Imagem. Desenho feito a lápis pelo autor representando
Santa Cecília (6/6/55)
SONETO No. 47. OP94
Um soneto para a minha partida:
Uma lágrima para cada amigo.
Uma última visada, doída,
Para a minha sala — berço e jazigo...
Foi uma longa jornada, comprida,
De lembranças caminhando comigo.
Alegrias, mágoas — coisas da vida,
Que esquecer nem que deseje, consigo.
Um soneto para o que vou legar:
O telefone, a cadeira indefesa
E tantas outras coisas que hei de deixar...
Um soneto repleto de tristeza
Para o amigo que de mim lembrar
Deixarei no lenho da minha mesa.
Brasília, 15/12/91
PÉRGULA LITERÁRIA VI. 6º. Concurso Nacional de Poesias “Poeta Nuno Álvaro Pereira.” Valença: Editora Valença, 2004. 202 p.

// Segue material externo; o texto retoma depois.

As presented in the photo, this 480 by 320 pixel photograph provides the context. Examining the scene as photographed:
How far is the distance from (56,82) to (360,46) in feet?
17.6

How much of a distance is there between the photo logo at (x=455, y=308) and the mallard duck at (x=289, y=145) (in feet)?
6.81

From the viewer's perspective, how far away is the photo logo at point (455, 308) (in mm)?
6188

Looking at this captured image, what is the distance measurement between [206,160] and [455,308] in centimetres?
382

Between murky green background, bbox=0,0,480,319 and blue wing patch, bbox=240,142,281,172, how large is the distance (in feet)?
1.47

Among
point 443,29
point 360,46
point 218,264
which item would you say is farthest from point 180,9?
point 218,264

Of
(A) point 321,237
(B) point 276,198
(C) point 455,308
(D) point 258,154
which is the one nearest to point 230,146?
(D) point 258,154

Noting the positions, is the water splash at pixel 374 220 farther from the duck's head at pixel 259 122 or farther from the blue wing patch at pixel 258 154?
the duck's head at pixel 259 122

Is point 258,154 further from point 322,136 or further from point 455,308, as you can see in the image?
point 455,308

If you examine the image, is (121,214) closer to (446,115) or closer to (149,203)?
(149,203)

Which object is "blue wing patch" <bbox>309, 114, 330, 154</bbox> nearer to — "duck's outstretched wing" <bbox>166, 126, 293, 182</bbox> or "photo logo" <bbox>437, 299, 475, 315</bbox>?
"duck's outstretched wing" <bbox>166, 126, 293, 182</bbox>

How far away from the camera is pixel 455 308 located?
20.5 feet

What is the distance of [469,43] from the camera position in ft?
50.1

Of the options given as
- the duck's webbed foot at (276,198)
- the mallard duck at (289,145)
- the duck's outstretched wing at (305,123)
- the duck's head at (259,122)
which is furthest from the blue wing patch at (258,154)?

Ex. biblioteca de Antonio Miranda
ELEGIA No. 160, OP. 115
O certo é que haverá sempre
uma porta aberta para o fim.
Quando o meu corpo de cansado morrer
que não me atormentem rezas insanas....
Quero das flores os tons coloridos,
o singelo pranto de corações sentidos.
Quando o meu corpo de cansado fenecer
que não me atormentem fumarentas velas...
Quero sentir os pássaros beijando as flores,
quero sentir as flores esparzindo odores.
Quando o meu corpo, então, já cansado
tombar, que não me ergam marmórea tumba...
Quero que me cubram com terra somente
e que me vele pequenina estrela silente.
Quando a alma do meu corpo se libertar,
que rezas nem velas me venham atormentar...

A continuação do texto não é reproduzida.